"""

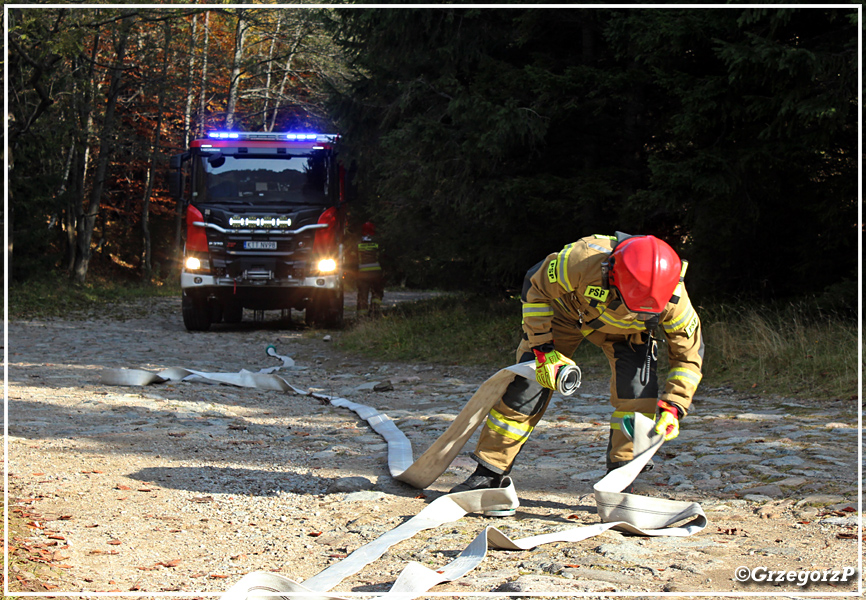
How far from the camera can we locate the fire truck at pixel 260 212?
13.7m

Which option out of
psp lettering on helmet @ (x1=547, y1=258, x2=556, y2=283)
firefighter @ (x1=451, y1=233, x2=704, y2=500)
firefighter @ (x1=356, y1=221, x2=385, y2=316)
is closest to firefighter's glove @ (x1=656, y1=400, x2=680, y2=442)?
firefighter @ (x1=451, y1=233, x2=704, y2=500)

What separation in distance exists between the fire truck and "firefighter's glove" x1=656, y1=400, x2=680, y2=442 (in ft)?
33.7

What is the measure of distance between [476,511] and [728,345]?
19.5ft

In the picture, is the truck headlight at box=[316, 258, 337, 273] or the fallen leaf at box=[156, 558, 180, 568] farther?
the truck headlight at box=[316, 258, 337, 273]

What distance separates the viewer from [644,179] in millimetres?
12047

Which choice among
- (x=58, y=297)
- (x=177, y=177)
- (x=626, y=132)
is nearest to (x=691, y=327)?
(x=626, y=132)

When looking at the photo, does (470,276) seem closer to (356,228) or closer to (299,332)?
(299,332)

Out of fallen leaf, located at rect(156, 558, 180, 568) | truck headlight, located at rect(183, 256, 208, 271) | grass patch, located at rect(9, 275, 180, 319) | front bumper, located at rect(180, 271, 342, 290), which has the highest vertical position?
fallen leaf, located at rect(156, 558, 180, 568)

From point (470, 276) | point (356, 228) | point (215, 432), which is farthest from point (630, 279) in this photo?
point (356, 228)

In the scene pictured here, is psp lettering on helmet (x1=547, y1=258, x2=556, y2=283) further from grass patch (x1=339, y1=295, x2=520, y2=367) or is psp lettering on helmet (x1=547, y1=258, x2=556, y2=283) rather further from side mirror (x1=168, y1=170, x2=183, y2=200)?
side mirror (x1=168, y1=170, x2=183, y2=200)

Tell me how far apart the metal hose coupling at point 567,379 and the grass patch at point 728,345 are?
4585mm

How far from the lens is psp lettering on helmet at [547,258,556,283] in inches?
163

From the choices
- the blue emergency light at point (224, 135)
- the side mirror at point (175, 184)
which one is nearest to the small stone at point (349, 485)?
the side mirror at point (175, 184)

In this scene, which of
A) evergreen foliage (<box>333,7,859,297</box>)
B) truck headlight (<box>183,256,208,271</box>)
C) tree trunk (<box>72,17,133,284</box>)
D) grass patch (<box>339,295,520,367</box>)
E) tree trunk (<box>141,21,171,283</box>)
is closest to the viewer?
evergreen foliage (<box>333,7,859,297</box>)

"""

**GIVEN REQUEST**. The records above should be reproduced exactly, with no pictures included.

**EXPECTED ANSWER**.
How far from the camera can we locate the fire truck at pixel 260 212?
13.7m

Which option out of
psp lettering on helmet @ (x1=547, y1=258, x2=556, y2=283)
firefighter @ (x1=451, y1=233, x2=704, y2=500)
firefighter @ (x1=356, y1=221, x2=385, y2=316)
is closest to firefighter's glove @ (x1=656, y1=400, x2=680, y2=442)?
firefighter @ (x1=451, y1=233, x2=704, y2=500)

What separation in distance exists between the fire truck and "firefighter's glove" x1=656, y1=400, x2=680, y2=442 (in ft)?
33.7

What is the measure of distance between [476,511] and [728,345]?
19.5ft

In the picture, is the truck headlight at box=[316, 258, 337, 273] or the fallen leaf at box=[156, 558, 180, 568] farther?
the truck headlight at box=[316, 258, 337, 273]

What distance separates the viewer from [644,179] in millimetres?
12047

Which choice among
- (x=58, y=297)
- (x=177, y=177)
- (x=626, y=132)
is nearest to (x=691, y=327)?
(x=626, y=132)

When looking at the photo, does (470,276) seem closer to (356,228) or closer to (299,332)?
(299,332)

Out of fallen leaf, located at rect(156, 558, 180, 568) | truck headlight, located at rect(183, 256, 208, 271) | grass patch, located at rect(9, 275, 180, 319) | front bumper, located at rect(180, 271, 342, 290), which has the highest vertical position?
fallen leaf, located at rect(156, 558, 180, 568)

From point (470, 276) | point (356, 228) | point (215, 432), which is farthest from point (630, 279) in this photo?
point (356, 228)

In the scene pictured here, is psp lettering on helmet (x1=547, y1=258, x2=556, y2=283) further from grass patch (x1=339, y1=295, x2=520, y2=367) or is psp lettering on helmet (x1=547, y1=258, x2=556, y2=283) rather further from side mirror (x1=168, y1=170, x2=183, y2=200)?
side mirror (x1=168, y1=170, x2=183, y2=200)

Tell me how far apart the metal hose coupling at point 567,379 and the grass patch at point 728,345 are?
4585mm

How far from the lens is psp lettering on helmet at [547,258,556,283] in inches?
163

From the choices
- the blue emergency light at point (224, 135)
- the side mirror at point (175, 184)
which one is nearest to the small stone at point (349, 485)?
the side mirror at point (175, 184)

In this scene, which of
A) evergreen foliage (<box>333,7,859,297</box>)
B) truck headlight (<box>183,256,208,271</box>)
C) tree trunk (<box>72,17,133,284</box>)
D) grass patch (<box>339,295,520,367</box>)
E) tree trunk (<box>141,21,171,283</box>)
is closest to the viewer?
evergreen foliage (<box>333,7,859,297</box>)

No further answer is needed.